There have been debates in the media on how to stop people from printing guns on their 3D printers. Banning the technology would mean a huge regression towards what The Economist called the “third industrial revolution”. Banning the files which contain the 3D information of a gun does not seem to be possible in the times of digital file sharing.

The Danish company Create it REAL, however, has found a solution to this issue. Upon opening a 3D file, the smart software scans the model and tries to match its characteristics with the characteristics of a firearm. If certain features align, the software will not allow the user to view and print the model. For safety reasons, there are no models of firearms stored on the user’s computer but rather a list of its characteristics.

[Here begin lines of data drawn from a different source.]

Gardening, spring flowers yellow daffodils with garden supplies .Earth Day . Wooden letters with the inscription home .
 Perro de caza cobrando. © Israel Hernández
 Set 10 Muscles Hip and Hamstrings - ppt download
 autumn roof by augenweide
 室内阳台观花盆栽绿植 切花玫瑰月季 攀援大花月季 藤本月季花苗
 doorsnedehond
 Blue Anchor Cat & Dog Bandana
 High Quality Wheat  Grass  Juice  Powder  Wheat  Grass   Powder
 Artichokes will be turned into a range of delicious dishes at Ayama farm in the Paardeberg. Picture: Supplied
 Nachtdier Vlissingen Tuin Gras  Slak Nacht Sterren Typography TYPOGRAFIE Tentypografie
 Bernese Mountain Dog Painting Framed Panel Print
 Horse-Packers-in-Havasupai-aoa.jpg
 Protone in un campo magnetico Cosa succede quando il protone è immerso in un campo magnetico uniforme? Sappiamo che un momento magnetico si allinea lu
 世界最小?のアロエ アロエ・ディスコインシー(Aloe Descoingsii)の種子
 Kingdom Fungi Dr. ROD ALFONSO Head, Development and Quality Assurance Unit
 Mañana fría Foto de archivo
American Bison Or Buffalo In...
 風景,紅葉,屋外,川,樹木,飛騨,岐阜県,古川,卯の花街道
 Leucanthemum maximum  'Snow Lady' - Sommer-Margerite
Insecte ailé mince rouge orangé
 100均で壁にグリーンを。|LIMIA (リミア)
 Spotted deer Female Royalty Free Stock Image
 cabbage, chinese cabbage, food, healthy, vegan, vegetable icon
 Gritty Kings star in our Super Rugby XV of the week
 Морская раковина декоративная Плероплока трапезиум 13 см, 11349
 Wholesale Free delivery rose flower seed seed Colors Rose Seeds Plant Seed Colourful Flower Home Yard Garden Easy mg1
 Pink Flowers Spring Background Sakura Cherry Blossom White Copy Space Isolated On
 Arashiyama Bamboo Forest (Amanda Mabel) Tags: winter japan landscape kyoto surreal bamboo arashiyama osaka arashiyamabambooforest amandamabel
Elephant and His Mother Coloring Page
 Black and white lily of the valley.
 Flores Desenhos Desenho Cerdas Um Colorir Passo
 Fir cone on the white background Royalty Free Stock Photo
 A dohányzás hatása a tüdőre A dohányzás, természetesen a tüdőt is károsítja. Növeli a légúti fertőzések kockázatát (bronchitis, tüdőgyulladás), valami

Create it REAL’s CEO Jérémie Pierre Gay assured that “printing other, non-firearm models is of course still possible.”

h/t: 3D Future

  • EldRitch

    Why on earth would anyone ever use this software when Open Source tools are available without these absurd restrictions?

  • Liz Stewart

    Who recalls that squirt guns had to be colored *orange* so not to be mistaken for real guns? One more oppt’y for a dumba** human to screw something up.

  • Perpetual-Tech

    I’m not going to buy a printer from create it REAL. not with those outrageous restrictions

  • Gentry Harms

    Why is this news and why does it matter. A gun is a mechanical device, something a 3D printer is incapable of creating. You’d have to make it in parts anyways, so just make the several parts that snap together and voila.